Annual average cheese, nonfat dry milk (NDM) and whey price forecasts for 2020 were raised from last month; the butter price forecast was reduced slightly. As a result, the Class III price forecast was raised 55 cents from a month earlier to $18.55 per hundredweight (cwt), while the Class IV price was unchanged at $13.50 per cwt. The projected 2020 all-milk price was raised 25 cents from last month to $18.25 per cwt.
The USDA 2020 price outlook was in line with current Class III and Class IV futures prices. Using Chicago Mercantile Exchange (CME) futures prices at the close of trading on Nov. 9, the 2020 Class III price would average about $18.45 per cwt, while the Class IV price would average about $13.53 per cwt.
Looking ahead to 2021
For 2021, the USDA raised the overall production forecast to 225.9 billion pounds, up 400 million pounds from last month’s estimate. If realized, it would be up about 1.5% from 2020’s estimate.
The USDA continues to project somewhat lower milk prices in 2021, although estimates were up from a month earlier. Most of the decline is attributed to weaker cheese and Class III milk prices. The 2021 all-milk price was forecast at $17.70 per cwt, the Class III price at $17.25 per cwt and the Class IV price at $14 per cwt.
Compared to current futures prices, the USDA 2021 price outlook is higher than the CME Class III average but well below the CME Class IV average. As of the close of trading on Nov. 9, 2021, CME Class III futures prices averaged $16.69 per cwt for the year; Class IV futures prices averaged $15.31 per cwt.
Beef outlook sees little change
The forecast for 2020 and 2021 beef production was raised from the previous month on higher expected slaughter of both fed and non-fed cattle.
However, the 2020 and 2021 cattle price forecasts were unchanged from last month, strengthening in the fourth quarter of 2020 and into 2021.
Feed costs to rise
Feed cost projections incorporated supply and demand estimates from the WASDE report, as well as the November Crop Production report. Both indicate dairy feedstuff prices are headed higher.
Corn: This month’s 2020-21 U.S. corn outlook was for lower production, reduced feed and residual use, larger exports and smaller ending stocks.

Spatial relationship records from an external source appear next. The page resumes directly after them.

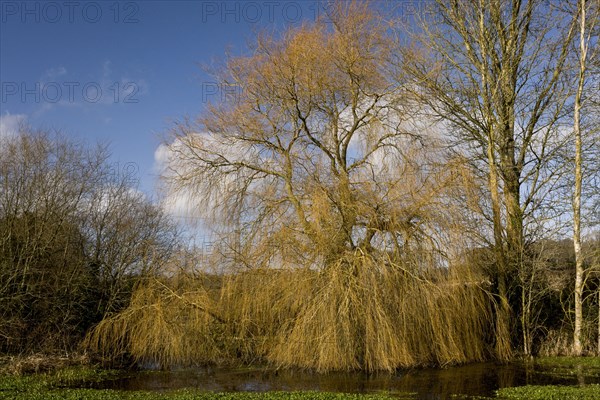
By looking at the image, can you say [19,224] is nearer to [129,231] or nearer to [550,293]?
[129,231]

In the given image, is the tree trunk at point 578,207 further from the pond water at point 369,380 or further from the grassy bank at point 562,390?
the pond water at point 369,380

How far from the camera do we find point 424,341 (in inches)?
544

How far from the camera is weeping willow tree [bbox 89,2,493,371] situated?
13.3 m

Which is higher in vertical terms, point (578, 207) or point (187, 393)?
point (578, 207)

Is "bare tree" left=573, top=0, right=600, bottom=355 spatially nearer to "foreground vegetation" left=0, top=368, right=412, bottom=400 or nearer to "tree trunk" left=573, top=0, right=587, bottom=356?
"tree trunk" left=573, top=0, right=587, bottom=356

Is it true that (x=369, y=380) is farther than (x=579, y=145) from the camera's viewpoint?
No

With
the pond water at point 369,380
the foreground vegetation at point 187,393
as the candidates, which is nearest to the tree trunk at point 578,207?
the pond water at point 369,380

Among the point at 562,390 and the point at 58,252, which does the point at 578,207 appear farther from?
the point at 58,252

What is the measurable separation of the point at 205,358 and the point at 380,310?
16.7 feet

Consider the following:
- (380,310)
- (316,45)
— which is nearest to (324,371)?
(380,310)

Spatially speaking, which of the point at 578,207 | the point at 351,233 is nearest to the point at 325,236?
the point at 351,233

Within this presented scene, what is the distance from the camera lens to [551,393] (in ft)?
35.2

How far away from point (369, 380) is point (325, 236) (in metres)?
3.54

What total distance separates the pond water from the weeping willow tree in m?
0.36
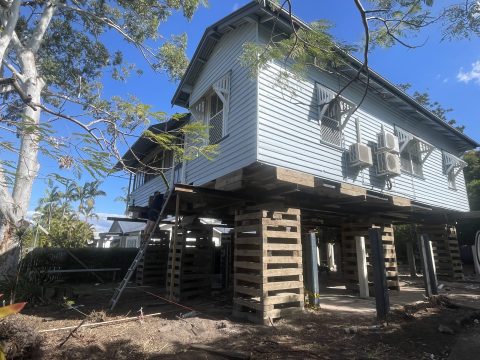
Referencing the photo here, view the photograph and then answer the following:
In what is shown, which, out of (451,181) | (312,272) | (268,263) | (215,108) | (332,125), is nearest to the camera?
(268,263)

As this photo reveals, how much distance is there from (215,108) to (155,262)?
287 inches

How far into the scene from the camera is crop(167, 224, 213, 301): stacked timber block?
8.84 metres

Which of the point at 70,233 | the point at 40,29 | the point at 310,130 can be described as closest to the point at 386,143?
the point at 310,130

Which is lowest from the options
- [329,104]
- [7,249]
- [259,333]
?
[259,333]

Corn production is forecast at 14.5 billion bushels, down 1% from the previous forecast but up 7% from 2019 and the third-highest production on record. Based on conditions as of Nov. 1, yields are expected to average 175.8 bushels per harvested acre, down 2.6 bushels from the previous forecast but up 8.3 bushels from last year and also be the third-highest yield on record. Area harvested for grain is forecast at 82.5 million acres, unchanged from the previous forecast, but up 1% from the previous year.

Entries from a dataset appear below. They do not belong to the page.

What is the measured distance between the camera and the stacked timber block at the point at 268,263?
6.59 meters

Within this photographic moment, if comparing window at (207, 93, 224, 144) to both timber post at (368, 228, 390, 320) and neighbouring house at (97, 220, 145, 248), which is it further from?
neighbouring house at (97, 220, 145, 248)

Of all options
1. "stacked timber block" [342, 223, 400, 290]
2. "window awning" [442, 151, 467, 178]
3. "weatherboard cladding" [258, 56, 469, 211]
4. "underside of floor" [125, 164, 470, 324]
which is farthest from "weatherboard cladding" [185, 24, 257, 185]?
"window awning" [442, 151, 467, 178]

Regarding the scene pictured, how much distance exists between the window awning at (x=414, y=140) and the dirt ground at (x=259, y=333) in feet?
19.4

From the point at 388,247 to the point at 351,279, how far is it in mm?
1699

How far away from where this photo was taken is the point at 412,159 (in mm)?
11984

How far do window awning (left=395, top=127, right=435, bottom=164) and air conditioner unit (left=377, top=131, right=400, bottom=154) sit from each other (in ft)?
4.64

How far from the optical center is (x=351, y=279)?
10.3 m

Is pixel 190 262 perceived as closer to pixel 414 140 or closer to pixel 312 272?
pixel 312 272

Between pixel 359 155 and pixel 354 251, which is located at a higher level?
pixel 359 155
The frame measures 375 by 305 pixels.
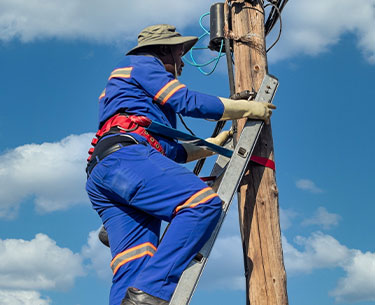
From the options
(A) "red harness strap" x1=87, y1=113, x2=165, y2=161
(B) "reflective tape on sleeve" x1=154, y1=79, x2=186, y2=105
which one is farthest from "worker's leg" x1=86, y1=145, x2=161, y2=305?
(B) "reflective tape on sleeve" x1=154, y1=79, x2=186, y2=105

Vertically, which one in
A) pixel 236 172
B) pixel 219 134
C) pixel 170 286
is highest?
pixel 219 134

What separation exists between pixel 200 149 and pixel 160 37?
0.98 m

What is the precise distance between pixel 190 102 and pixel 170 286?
123cm

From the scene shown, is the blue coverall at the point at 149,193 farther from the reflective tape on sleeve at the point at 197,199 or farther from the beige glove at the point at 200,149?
the beige glove at the point at 200,149

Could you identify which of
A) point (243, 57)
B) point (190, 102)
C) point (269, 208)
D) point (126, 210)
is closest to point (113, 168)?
point (126, 210)

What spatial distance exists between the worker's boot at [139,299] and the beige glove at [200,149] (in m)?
1.47

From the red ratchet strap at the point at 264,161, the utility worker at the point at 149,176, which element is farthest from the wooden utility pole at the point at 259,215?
the utility worker at the point at 149,176

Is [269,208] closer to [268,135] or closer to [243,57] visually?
[268,135]

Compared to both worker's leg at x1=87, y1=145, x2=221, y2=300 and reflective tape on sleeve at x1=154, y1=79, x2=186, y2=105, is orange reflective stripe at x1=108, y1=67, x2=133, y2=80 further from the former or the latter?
worker's leg at x1=87, y1=145, x2=221, y2=300

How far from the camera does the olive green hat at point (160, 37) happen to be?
4402 mm

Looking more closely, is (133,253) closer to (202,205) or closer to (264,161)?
(202,205)

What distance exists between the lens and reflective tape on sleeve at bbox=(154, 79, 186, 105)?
4078mm

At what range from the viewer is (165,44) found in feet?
14.4

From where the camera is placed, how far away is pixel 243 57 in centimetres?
530
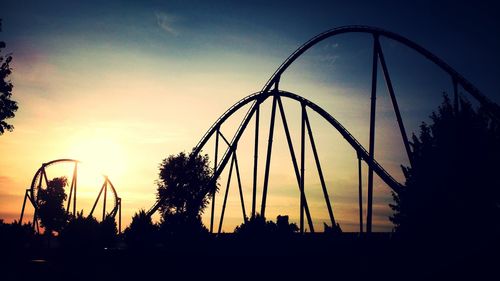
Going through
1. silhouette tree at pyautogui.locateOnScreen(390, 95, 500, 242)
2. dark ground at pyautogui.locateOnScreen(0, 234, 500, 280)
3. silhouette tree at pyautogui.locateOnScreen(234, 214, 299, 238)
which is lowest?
dark ground at pyautogui.locateOnScreen(0, 234, 500, 280)

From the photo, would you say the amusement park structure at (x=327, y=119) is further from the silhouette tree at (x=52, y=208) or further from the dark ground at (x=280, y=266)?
the silhouette tree at (x=52, y=208)

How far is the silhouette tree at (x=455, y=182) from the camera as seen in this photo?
14.7 meters

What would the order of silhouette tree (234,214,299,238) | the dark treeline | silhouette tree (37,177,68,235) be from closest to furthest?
the dark treeline, silhouette tree (234,214,299,238), silhouette tree (37,177,68,235)

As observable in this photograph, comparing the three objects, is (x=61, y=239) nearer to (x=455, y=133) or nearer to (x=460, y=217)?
(x=460, y=217)

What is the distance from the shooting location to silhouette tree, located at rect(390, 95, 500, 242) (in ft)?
48.3

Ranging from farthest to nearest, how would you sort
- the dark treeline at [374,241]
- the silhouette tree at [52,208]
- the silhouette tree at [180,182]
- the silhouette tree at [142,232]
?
the silhouette tree at [52,208]
the silhouette tree at [180,182]
the silhouette tree at [142,232]
the dark treeline at [374,241]

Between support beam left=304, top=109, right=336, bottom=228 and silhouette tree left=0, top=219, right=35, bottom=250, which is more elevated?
support beam left=304, top=109, right=336, bottom=228

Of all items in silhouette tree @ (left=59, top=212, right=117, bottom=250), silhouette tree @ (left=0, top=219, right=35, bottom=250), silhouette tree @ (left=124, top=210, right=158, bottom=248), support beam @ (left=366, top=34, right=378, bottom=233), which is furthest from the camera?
silhouette tree @ (left=124, top=210, right=158, bottom=248)

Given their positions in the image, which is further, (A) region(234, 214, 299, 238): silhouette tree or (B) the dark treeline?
(A) region(234, 214, 299, 238): silhouette tree

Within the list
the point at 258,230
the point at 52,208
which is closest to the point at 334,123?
the point at 258,230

With supply falling and use increasing, corn ending stocks for 2020-21 are down 465 million bushels to 1.7 billion, which if realized would be the lowest since 2013-14.
The projected 2020-21 season-average corn price received by producers was raised 40 cents from last month’s forecast to $4 per bushel.
Soybeans: The U.S. soybean outlook for 2020-21 is for lower production and ending stocks.
Soybean production is forecast at 4.17 billion bushels, down 2% from the previous forecast but up 17% from last year. Based on conditions as of Nov. 1, yields are expected to average 50.7 bushels per harvested acre, down 1.2 bushels from the previous forecast but up 3.3 bushels from 2019. Area harvested is forecast at 82.3 million acres, unchanged from the previous forecast but up 10% from 2019.
With reduced production, soybean ending stocks are projected at 190 million bushels, down 100 million from last month. If realized, soybean ending stocks would be at the lowest level in the past seven years.
The U.S. season-average soybean price received by producers for 2020-21 was estimated at $10.40 per bushel, up 60 cents from last month’s forecast and about $1.80 more than the 2019-20 average. The projected soybean meal price was raised $20 from last month’s forecast to $355 per ton, which would be $56 more than the 2019-20 average.
Hay: The latest crop report did not provide updates on the 2020 hay crop.
Cottonseed: Although acreage estimates were unchanged from last month, the cotton production outlook was marginally higher. As a result, the 2020 cottonseed crop was estimated at 5.23 million tons, down 715,000 tons (12%) from 2019. If realized, it would be the smallest cottonseed harvest since 2015.